Extrait retenu:
Les paradoxes de l’économie sociale d’aujourd’hui face à l’avènement du néolibéralisme

« Ce qui compte ne peut pas toujours être compté, et ce qui peut être compté ne compte pas forcément. » – Albert Einstein (?)

Le mémoire de Master 2 Economie Sociale et Solidaire (ESS) est un mémoire de stage. Cela signifie que les étudiant.e.s doivent effectuer un stage pratique, dont ils.elles se servent également comme terrain de recherche pour la rédaction d’un mémoire de fin d’études.

Pour le présent travail, le stage a été effectué chez Annalinde gGmbH, à Leipzig, en Allemagne. C’est une société de capitaux à but non-lucratif qui se décrit comme faisant de l’« agriculture multifonctionnelle ». Cela signifie qu’elle produit des ressources agricoles dans une partie du jardin plus orientée vers la vente de produits bio et locaux, mais qu’elle a également une utilité qui va au-delà de celle de l’agriculture traditionnelle. En effet, une autre partie du jardin appelée « jardin communautaire » (Gemeinschaftsgarten en Allemand) a pour but premier non pas de produire des ressources agricoles, mais plutôt de rassembler les habitant.e.s du quartier et de la ville dans un lieu vert, prône à la discussion, à la relaxation, au partage, à la créativité et à l’activité physique. La partie du jardin orientée vers la production agricole s’autofinance grâce à la vente de ses fruits et légumes, et le jardin communautaire finance son projet de « jardin interculturel » grâce au soutien du Fonds Social Européen (FSE), où les autoentrepreneuses responsables s’efforcent de soutenir la mixité culturelle, pour favoriser l’intégration dans la ville de personnes avec des antécédents migratoires ou dans des situations précaires.

Consigne 1: Selon l'extrait sur l'économie sociale, dans quelle ville le stage a-t-il été effectué ?
Les enregistrements n'ont aucun lien avec l'extrait.

Entrées enregistrées:
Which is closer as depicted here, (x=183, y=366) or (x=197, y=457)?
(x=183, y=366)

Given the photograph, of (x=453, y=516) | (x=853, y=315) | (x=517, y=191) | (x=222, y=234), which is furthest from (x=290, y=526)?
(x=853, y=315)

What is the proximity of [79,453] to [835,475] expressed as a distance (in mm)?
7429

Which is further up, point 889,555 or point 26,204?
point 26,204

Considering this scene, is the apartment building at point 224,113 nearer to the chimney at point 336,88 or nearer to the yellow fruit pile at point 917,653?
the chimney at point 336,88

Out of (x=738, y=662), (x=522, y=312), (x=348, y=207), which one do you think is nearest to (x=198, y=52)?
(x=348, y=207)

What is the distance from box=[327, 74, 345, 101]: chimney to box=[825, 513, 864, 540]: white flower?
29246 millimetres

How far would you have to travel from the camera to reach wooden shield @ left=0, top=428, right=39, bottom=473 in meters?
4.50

Consigne 2: Convertissez en liste numérotée le passage des enregistrements qui va de la ligne contenant « Out of (x=738, y=662), (x=522, y=312), (x=348, y=207), which » jusqu'à la ligne contenant « 29246 millimetres », ces deux lignes incluses, en omettant les lignes vides.

Réponse finale 1: À Leipzig, en Allemagne.

Réponse finale 2:
1. Out of (x=738, y=662), (x=522, y=312), (x=348, y=207), which one do you think is nearest to (x=198, y=52)?
2. (x=348, y=207)
3. What is the distance from box=[327, 74, 345, 101]: chimney to box=[825, 513, 864, 540]: white flower?
4. 29246 millimetres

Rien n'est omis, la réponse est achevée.